## Task details
Reproduce the listing below verbatim, line for line, from start to end.

++++++++++

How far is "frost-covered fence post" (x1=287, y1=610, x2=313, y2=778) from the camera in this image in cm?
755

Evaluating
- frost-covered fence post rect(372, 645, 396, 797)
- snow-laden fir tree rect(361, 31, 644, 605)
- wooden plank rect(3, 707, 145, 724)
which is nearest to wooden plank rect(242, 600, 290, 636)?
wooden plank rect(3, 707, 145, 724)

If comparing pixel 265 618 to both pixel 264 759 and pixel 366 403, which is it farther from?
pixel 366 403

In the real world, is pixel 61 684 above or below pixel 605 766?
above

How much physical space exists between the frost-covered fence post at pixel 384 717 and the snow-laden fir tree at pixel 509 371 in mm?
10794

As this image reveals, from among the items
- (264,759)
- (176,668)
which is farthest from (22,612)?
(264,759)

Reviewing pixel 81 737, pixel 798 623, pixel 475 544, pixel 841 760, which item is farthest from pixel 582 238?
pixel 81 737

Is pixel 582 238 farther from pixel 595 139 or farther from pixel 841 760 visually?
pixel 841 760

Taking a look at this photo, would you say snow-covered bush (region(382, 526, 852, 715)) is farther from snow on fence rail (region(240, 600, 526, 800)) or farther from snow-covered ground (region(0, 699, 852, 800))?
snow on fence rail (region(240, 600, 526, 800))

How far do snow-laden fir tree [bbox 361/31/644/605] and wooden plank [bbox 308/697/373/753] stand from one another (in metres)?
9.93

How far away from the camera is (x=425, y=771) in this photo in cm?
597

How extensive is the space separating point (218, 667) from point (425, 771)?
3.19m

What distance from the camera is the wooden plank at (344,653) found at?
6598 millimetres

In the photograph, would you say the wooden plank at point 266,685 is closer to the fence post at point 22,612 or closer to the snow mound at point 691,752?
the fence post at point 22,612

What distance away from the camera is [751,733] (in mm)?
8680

++++++++++

## The result
How far is "frost-covered fence post" (x1=287, y1=610, x2=313, y2=778) from the camera in this image in cm?
755

Evaluating
- frost-covered fence post rect(372, 645, 396, 797)
- snow-laden fir tree rect(361, 31, 644, 605)
- wooden plank rect(3, 707, 145, 724)
which is nearest to wooden plank rect(242, 600, 290, 636)?
wooden plank rect(3, 707, 145, 724)

If comparing pixel 265 618 to both pixel 264 759 and pixel 366 403, which is it farther from?
pixel 366 403

In the real world, is pixel 61 684 above or below pixel 605 766?
above

How much physical space exists between the frost-covered fence post at pixel 384 717 and the snow-laden fir tree at pixel 509 371 in mm?
10794

As this image reveals, from among the items
- (264,759)
- (176,668)
which is farthest from (22,612)?
(264,759)

Reviewing pixel 81 737, pixel 798 623, pixel 475 544, pixel 841 760, which item is farthest from pixel 582 238?
pixel 81 737

Is pixel 582 238 farther from pixel 595 139 or farther from pixel 841 760 visually?
pixel 841 760

Taking a look at this photo, would you say snow-covered bush (region(382, 526, 852, 715)) is farther from snow on fence rail (region(240, 600, 526, 800)) or farther from snow-covered ground (region(0, 699, 852, 800))?
snow on fence rail (region(240, 600, 526, 800))

How far do snow-laden fir tree [bbox 361/31/644/605] and wooden plank [bbox 308/697/373/753] stand from one another (in metres)?
9.93

How far away from the camera is (x=425, y=771) in this photo in cm?
597

How extensive is the space separating point (218, 667) from point (425, 771)?
3.19m

What distance from the camera is the wooden plank at (344,653) found at?
6598 millimetres

In the photograph, would you say the wooden plank at point 266,685 is closer to the fence post at point 22,612 or closer to the snow mound at point 691,752?
the fence post at point 22,612

What distance away from the camera is [751,733] (in mm)?
8680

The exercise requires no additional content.